John Henry Bradley Storrs

Forms in Space no. 1–1927

Metropolitan Museum of Art–Modern and Contemporary Art section

The artwork that stood out to me most at the Metropolitan Museum of Art during my visit was named “Forms in Space no. 1” by its sculptor John Henry Bradley Storrs. While most of the artworks on display in the exhibit are paintings, Forms in Space no. 1 is a sculpture. This sculpture was sculpted in anatomical accordance with many of the skyscrapers that were being built in New York City during the early 1900s, the era of modernism in which building, improving, and expanding were some of the goals of society during the modern era. 

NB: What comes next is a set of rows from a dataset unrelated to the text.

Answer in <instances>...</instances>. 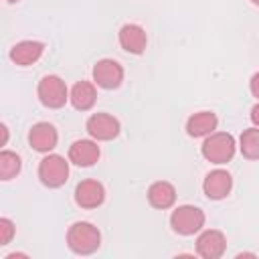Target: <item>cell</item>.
Here are the masks:
<instances>
[{
	"instance_id": "cell-9",
	"label": "cell",
	"mask_w": 259,
	"mask_h": 259,
	"mask_svg": "<svg viewBox=\"0 0 259 259\" xmlns=\"http://www.w3.org/2000/svg\"><path fill=\"white\" fill-rule=\"evenodd\" d=\"M231 188H233V176L227 170H223V168L210 170L204 176L202 190H204V194L210 200H223V198H227V194L231 192Z\"/></svg>"
},
{
	"instance_id": "cell-19",
	"label": "cell",
	"mask_w": 259,
	"mask_h": 259,
	"mask_svg": "<svg viewBox=\"0 0 259 259\" xmlns=\"http://www.w3.org/2000/svg\"><path fill=\"white\" fill-rule=\"evenodd\" d=\"M241 152L247 160L259 158V130L255 125L241 134Z\"/></svg>"
},
{
	"instance_id": "cell-6",
	"label": "cell",
	"mask_w": 259,
	"mask_h": 259,
	"mask_svg": "<svg viewBox=\"0 0 259 259\" xmlns=\"http://www.w3.org/2000/svg\"><path fill=\"white\" fill-rule=\"evenodd\" d=\"M85 127H87V134L97 142H109V140L117 138L119 130H121L117 117H113L109 113H93L87 119Z\"/></svg>"
},
{
	"instance_id": "cell-11",
	"label": "cell",
	"mask_w": 259,
	"mask_h": 259,
	"mask_svg": "<svg viewBox=\"0 0 259 259\" xmlns=\"http://www.w3.org/2000/svg\"><path fill=\"white\" fill-rule=\"evenodd\" d=\"M59 142V134L55 130L53 123L49 121H38L30 127L28 132V144L36 150V152H42V154H49L51 150H55Z\"/></svg>"
},
{
	"instance_id": "cell-18",
	"label": "cell",
	"mask_w": 259,
	"mask_h": 259,
	"mask_svg": "<svg viewBox=\"0 0 259 259\" xmlns=\"http://www.w3.org/2000/svg\"><path fill=\"white\" fill-rule=\"evenodd\" d=\"M22 168L20 156L12 150H0V180H12L18 176Z\"/></svg>"
},
{
	"instance_id": "cell-3",
	"label": "cell",
	"mask_w": 259,
	"mask_h": 259,
	"mask_svg": "<svg viewBox=\"0 0 259 259\" xmlns=\"http://www.w3.org/2000/svg\"><path fill=\"white\" fill-rule=\"evenodd\" d=\"M170 227L174 233L190 237L194 233H198L204 227V212L198 206L192 204H182L178 208L172 210L170 214Z\"/></svg>"
},
{
	"instance_id": "cell-17",
	"label": "cell",
	"mask_w": 259,
	"mask_h": 259,
	"mask_svg": "<svg viewBox=\"0 0 259 259\" xmlns=\"http://www.w3.org/2000/svg\"><path fill=\"white\" fill-rule=\"evenodd\" d=\"M148 202L154 208L166 210L176 202V188L166 180H158L148 188Z\"/></svg>"
},
{
	"instance_id": "cell-21",
	"label": "cell",
	"mask_w": 259,
	"mask_h": 259,
	"mask_svg": "<svg viewBox=\"0 0 259 259\" xmlns=\"http://www.w3.org/2000/svg\"><path fill=\"white\" fill-rule=\"evenodd\" d=\"M8 140H10V132H8V127L0 121V148H4V146L8 144Z\"/></svg>"
},
{
	"instance_id": "cell-12",
	"label": "cell",
	"mask_w": 259,
	"mask_h": 259,
	"mask_svg": "<svg viewBox=\"0 0 259 259\" xmlns=\"http://www.w3.org/2000/svg\"><path fill=\"white\" fill-rule=\"evenodd\" d=\"M117 38H119L121 49L127 51V53H132V55H142V53L146 51V45H148V34H146V30H144L140 24H134V22L123 24V26L119 28Z\"/></svg>"
},
{
	"instance_id": "cell-5",
	"label": "cell",
	"mask_w": 259,
	"mask_h": 259,
	"mask_svg": "<svg viewBox=\"0 0 259 259\" xmlns=\"http://www.w3.org/2000/svg\"><path fill=\"white\" fill-rule=\"evenodd\" d=\"M38 178L47 188H61L69 178V162L59 154H47L38 164Z\"/></svg>"
},
{
	"instance_id": "cell-7",
	"label": "cell",
	"mask_w": 259,
	"mask_h": 259,
	"mask_svg": "<svg viewBox=\"0 0 259 259\" xmlns=\"http://www.w3.org/2000/svg\"><path fill=\"white\" fill-rule=\"evenodd\" d=\"M93 81L101 89H117L123 81V67L113 59H101L93 67Z\"/></svg>"
},
{
	"instance_id": "cell-8",
	"label": "cell",
	"mask_w": 259,
	"mask_h": 259,
	"mask_svg": "<svg viewBox=\"0 0 259 259\" xmlns=\"http://www.w3.org/2000/svg\"><path fill=\"white\" fill-rule=\"evenodd\" d=\"M105 200V188L99 180H93V178H87V180H81L75 188V202L81 206V208H97L101 206Z\"/></svg>"
},
{
	"instance_id": "cell-14",
	"label": "cell",
	"mask_w": 259,
	"mask_h": 259,
	"mask_svg": "<svg viewBox=\"0 0 259 259\" xmlns=\"http://www.w3.org/2000/svg\"><path fill=\"white\" fill-rule=\"evenodd\" d=\"M99 154H101L99 152V146L93 140H77L69 148V160L75 166H81V168L93 166L99 160Z\"/></svg>"
},
{
	"instance_id": "cell-15",
	"label": "cell",
	"mask_w": 259,
	"mask_h": 259,
	"mask_svg": "<svg viewBox=\"0 0 259 259\" xmlns=\"http://www.w3.org/2000/svg\"><path fill=\"white\" fill-rule=\"evenodd\" d=\"M219 125V117L212 111H198L192 113L186 121V134L190 138H206L208 134H212Z\"/></svg>"
},
{
	"instance_id": "cell-4",
	"label": "cell",
	"mask_w": 259,
	"mask_h": 259,
	"mask_svg": "<svg viewBox=\"0 0 259 259\" xmlns=\"http://www.w3.org/2000/svg\"><path fill=\"white\" fill-rule=\"evenodd\" d=\"M36 95H38V101L49 109H61L69 99L67 85L59 75H45L38 81Z\"/></svg>"
},
{
	"instance_id": "cell-10",
	"label": "cell",
	"mask_w": 259,
	"mask_h": 259,
	"mask_svg": "<svg viewBox=\"0 0 259 259\" xmlns=\"http://www.w3.org/2000/svg\"><path fill=\"white\" fill-rule=\"evenodd\" d=\"M227 249V237L217 229H206L196 239V253L204 259H219Z\"/></svg>"
},
{
	"instance_id": "cell-22",
	"label": "cell",
	"mask_w": 259,
	"mask_h": 259,
	"mask_svg": "<svg viewBox=\"0 0 259 259\" xmlns=\"http://www.w3.org/2000/svg\"><path fill=\"white\" fill-rule=\"evenodd\" d=\"M251 93H253V97H259V73H255L251 77Z\"/></svg>"
},
{
	"instance_id": "cell-1",
	"label": "cell",
	"mask_w": 259,
	"mask_h": 259,
	"mask_svg": "<svg viewBox=\"0 0 259 259\" xmlns=\"http://www.w3.org/2000/svg\"><path fill=\"white\" fill-rule=\"evenodd\" d=\"M67 245L77 255H91L101 245V233L87 221H77L67 231Z\"/></svg>"
},
{
	"instance_id": "cell-23",
	"label": "cell",
	"mask_w": 259,
	"mask_h": 259,
	"mask_svg": "<svg viewBox=\"0 0 259 259\" xmlns=\"http://www.w3.org/2000/svg\"><path fill=\"white\" fill-rule=\"evenodd\" d=\"M251 119H253V123H255V127L259 125V105L255 103L253 105V109H251Z\"/></svg>"
},
{
	"instance_id": "cell-25",
	"label": "cell",
	"mask_w": 259,
	"mask_h": 259,
	"mask_svg": "<svg viewBox=\"0 0 259 259\" xmlns=\"http://www.w3.org/2000/svg\"><path fill=\"white\" fill-rule=\"evenodd\" d=\"M251 2H253V4H255V6H257V4H259V0H251Z\"/></svg>"
},
{
	"instance_id": "cell-13",
	"label": "cell",
	"mask_w": 259,
	"mask_h": 259,
	"mask_svg": "<svg viewBox=\"0 0 259 259\" xmlns=\"http://www.w3.org/2000/svg\"><path fill=\"white\" fill-rule=\"evenodd\" d=\"M42 51H45V45L38 42V40H20V42H16V45L10 49L8 57H10V61H12L14 65H18V67H28V65L36 63V61L42 57Z\"/></svg>"
},
{
	"instance_id": "cell-20",
	"label": "cell",
	"mask_w": 259,
	"mask_h": 259,
	"mask_svg": "<svg viewBox=\"0 0 259 259\" xmlns=\"http://www.w3.org/2000/svg\"><path fill=\"white\" fill-rule=\"evenodd\" d=\"M16 235V227L10 219L0 217V245H8Z\"/></svg>"
},
{
	"instance_id": "cell-2",
	"label": "cell",
	"mask_w": 259,
	"mask_h": 259,
	"mask_svg": "<svg viewBox=\"0 0 259 259\" xmlns=\"http://www.w3.org/2000/svg\"><path fill=\"white\" fill-rule=\"evenodd\" d=\"M200 152L212 164H227L235 156V138L227 132H212L202 142Z\"/></svg>"
},
{
	"instance_id": "cell-16",
	"label": "cell",
	"mask_w": 259,
	"mask_h": 259,
	"mask_svg": "<svg viewBox=\"0 0 259 259\" xmlns=\"http://www.w3.org/2000/svg\"><path fill=\"white\" fill-rule=\"evenodd\" d=\"M69 101H71V105L75 109L89 111L95 105V101H97V89H95V85L89 83V81L75 83L73 89H71V93H69Z\"/></svg>"
},
{
	"instance_id": "cell-24",
	"label": "cell",
	"mask_w": 259,
	"mask_h": 259,
	"mask_svg": "<svg viewBox=\"0 0 259 259\" xmlns=\"http://www.w3.org/2000/svg\"><path fill=\"white\" fill-rule=\"evenodd\" d=\"M6 2H10V4H14V2H20V0H6Z\"/></svg>"
}]
</instances>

John Henry Bradley Storrs was born in Chicago in 1885. As a young child he was always interested in architecture because his father, D.W. Storrs, was an architect. After studying arts in many different academies, Storrs decided to go into sculpting. He became a sculptor during the modern era, around the time New York City began its revolution, beginning to build skyscrapers that would soon shape the skyline we all get the honor of seeing today. 

As New York City skyscrapers became popular in the 1920’s, John Henry Bradley Storrs decided to sculpt a miniature version of a New York City skyscraper to capture the art style that many architects were using as they built their buildings creating the skyline of New York. This model that Storrs was trying to portray was a modernistic style of architecture known as Art Deco. Art Deco was the most commonly used art style used in the 1920’s and 1930’s. It can be recognized by its symmetrical shape and color patterns. Both the Empire State Building and Chrysler Building are examples of Art Deco buildings. 

Forms in Space in No.1 is categorized as Art Deco too because it is symmetrical in shape as well as color. This means the sculpture can be divided into four parts and every part would look identical. 

John Henry Bradley Storrs was certainly a modernist and he captures modernistic ideas in his sculpted art by capturing the powerful and fast-paced rise of industrialization and urbanization as skyscrapers started to rise into the clouds of the sky. In the early 1900’s, there would become a new tallest building in the world ever so often. 

Industrialization and urbanization are two processes of development that define the modern era, which began around 1890 and lasted until the end of World War I. Industrialization is the process of developing more areas for economic growth and urbanization is the process of turning rural areas into towns or cities.   Turning unused land into cities and towns for people to live and grow economically was a process that happened throughout the modern era. This is why I consider Forms in Space no. 1 to be a work of art that captures modernity sufficiently.